Since you're using Spark version 2.3.2, transform is not available to you. Thus as explained in the post you linked, the best approach in general is to use udf.

However, in this specific case you may be able to avoid a udf using some hacky regular expression replacements.

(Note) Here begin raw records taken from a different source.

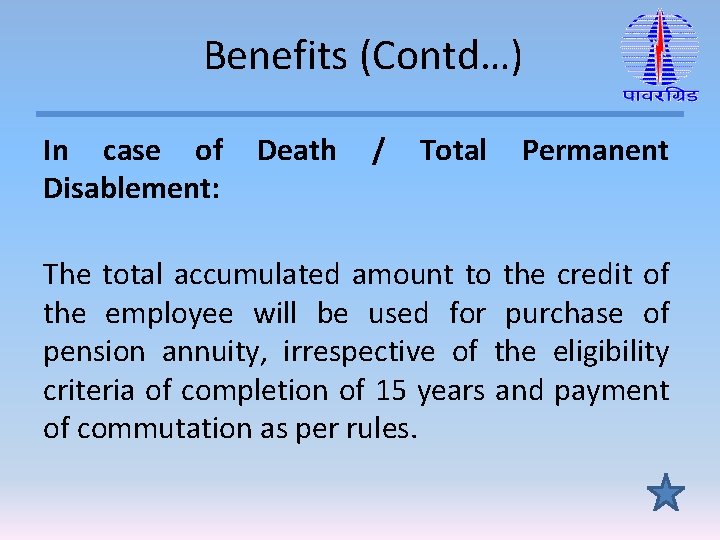 Benefits (Contd…) In case of Death / Total Permanent Disablement: The total accumulated amount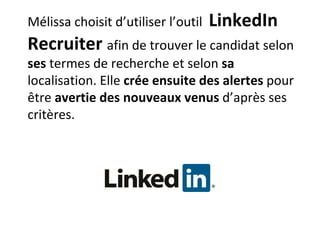 Mélissa choisit d’utiliser l’outil  LinkedIn Recruiter  afin de trouver le candidat selon  ses  termes de recherche et selon  sa  localisation. Elle  crée ensuite des alertes  pour être  avertie des nouveaux venus  d’après ses critères. 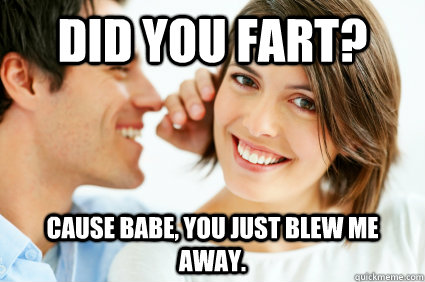 Did you fart? Cause babe, you just blew me away.  Bad Pick-up line Paul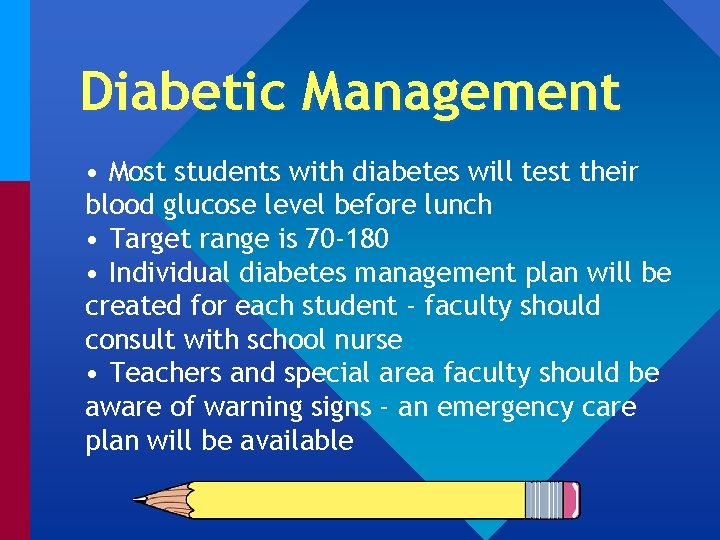 Diabetic Management • Most students with diabetes will test their blood glucose level before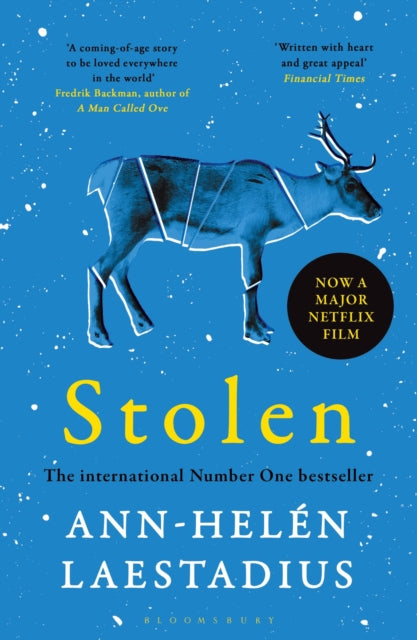 Stolen, NOW A MAJOR GLOBAL NETFLIX ADAPTATION 9781526659996 Ann-Helén Laestadius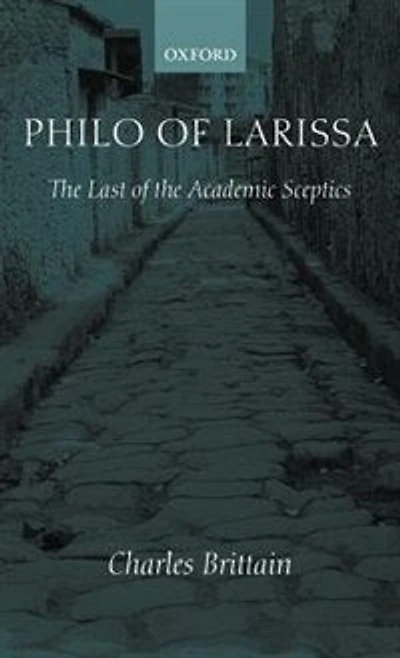 Philo of Larissa: The Last of the Academic Sceptics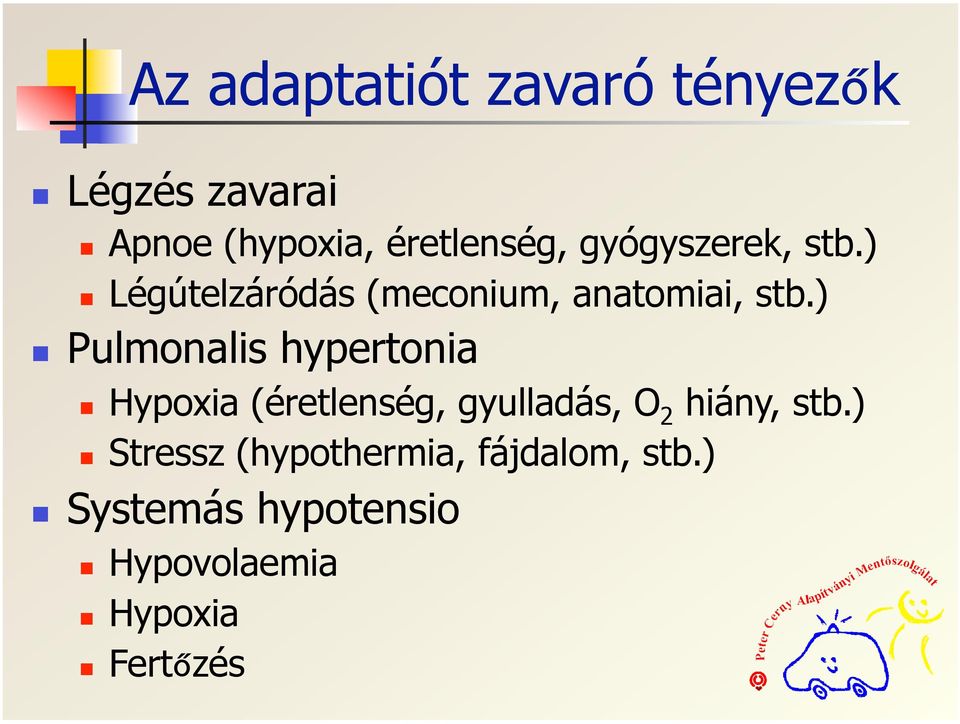 ) Pulmonalis hypertonia Hypoxia (éretlenség, gyulladás, O 2 hiány, stb.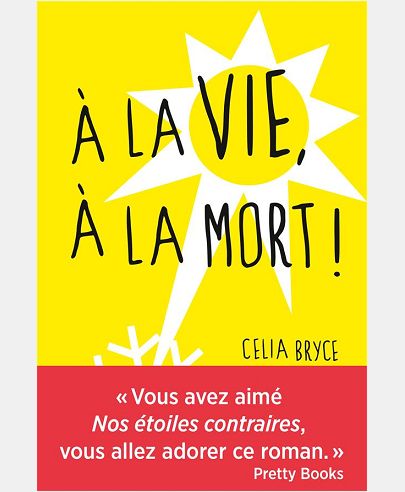A LA VIE, A LA MORT !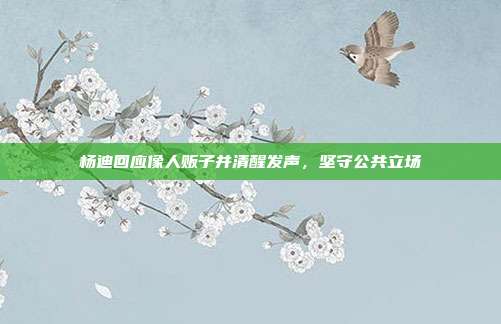 杨迪回应像人贩子并清醒发声,坚守公共立场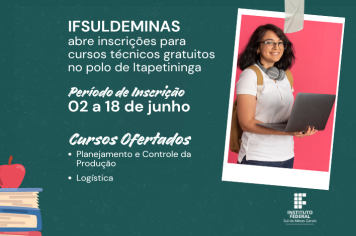 IFSULDEMINAS abre inscrições para cursos técnicos gratuitos no polo de Itapetininga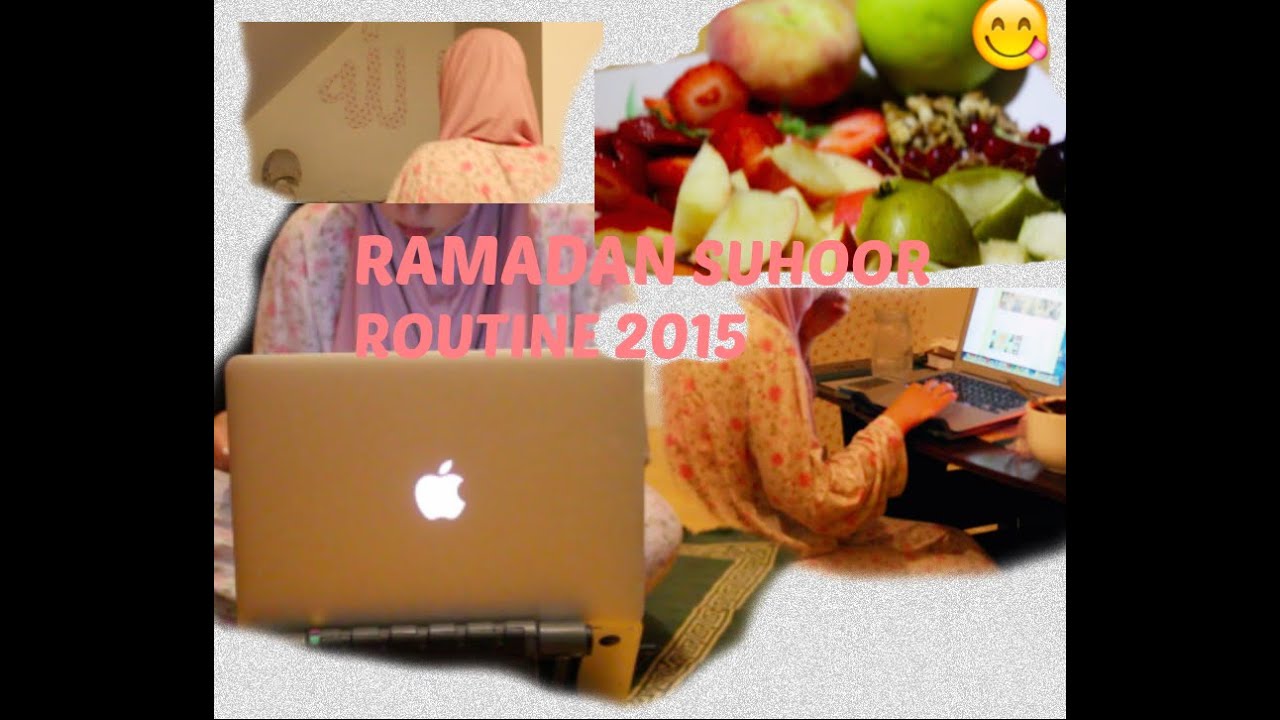 ramadan-suhoor-routine-2015-youtube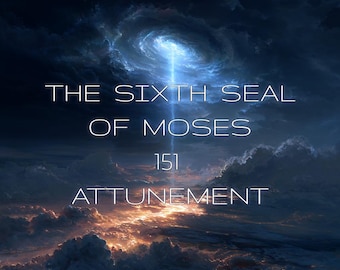 May include: A digital artwork featuring a dramatic sky with swirling clouds and a bright light emanating from above. The text "THE SIXTH SEAL OF MOSES 151 ATTUNEMENT" is displayed in white.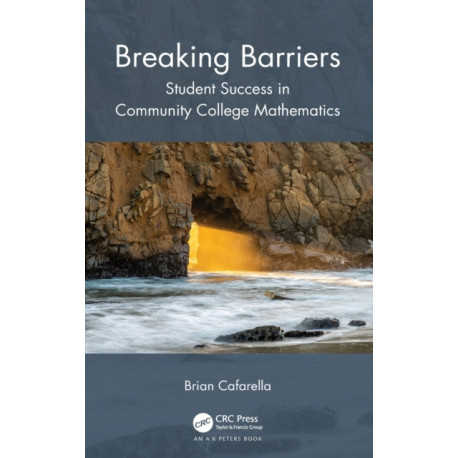 Breaking Barriers: Student Success in Community College Mathematics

from pyspark.sql.functions import col, concat_ws, regexp_replace, split, trim

df.withColumn(
    "newcolname",
    regexp_replace(concat_ws(",", col("colname")), "((?<=_)[^_,]+(?=_))", " $1 ")
).withColumn(
    "newcolname",
    regexp_replace(col("newcolname"), "(_[^_ ]+_)", "")
).withColumn(
    "newcolname",
    regexp_replace(col("newcolname"), "([^_ ]+_)", "")
).withColumn(
    "newcolname",
    regexp_replace(col("newcolname"), "_([^_ ]+)", "")
).withColumn(
    "newcolname",
    split(trim(col("newcolname")), "\s+")
).show(truncate=False)
#+------------------------------------+------------+
#|colname                             |newcolname  |
#+------------------------------------+------------+
#|[foo_XX_foo, bar_YY_bar]            |[XX, YY]    |
#|[qwe_ZZ_rty, asd_AA_fgh, zxc_BB_vbn]|[ZZ, AA, BB]|
#+------------------------------------+------------+

Explanation

First we take the ArrayType(StringType()) column and concatenate the elements together to form one string. I used the comma as the separator, which only works if the comma does not appear in your data.

Next we perform a series of regexp_replace calls.

The first pattern ((?<=_)[^_,]+(?=_)) identifies the content that you actually want to extract: the text bracketed by the underscore. Then the matching groups are replaced the match group surrounded by spaces " $1 ". As before with the comma separator, this assumes that spaces do not appear in your data.

For example:

df.select(
    regexp_replace(
        concat_ws(",", col("colname")), 
        "((?<=_)[^_,]+(?=_))", 
        " $1 "
    ).alias("pattern1")
).show(truncate=False)
#+--------------------------------------+
#|pattern1                              |
#+--------------------------------------+
#|foo_ XX _foo,bar_ YY _bar             |
#|qwe_ ZZ _rty,asd_ AA _fgh,zxc_ BB _vbn|
#+--------------------------------------+

The next 3 calls to regexp_replace selectively remove the parts of this string that are not desired.

Finally at the end, only the desired content remains. The string is trimmed to removed trailing/leading whitespace and split on whitespace to get the final result.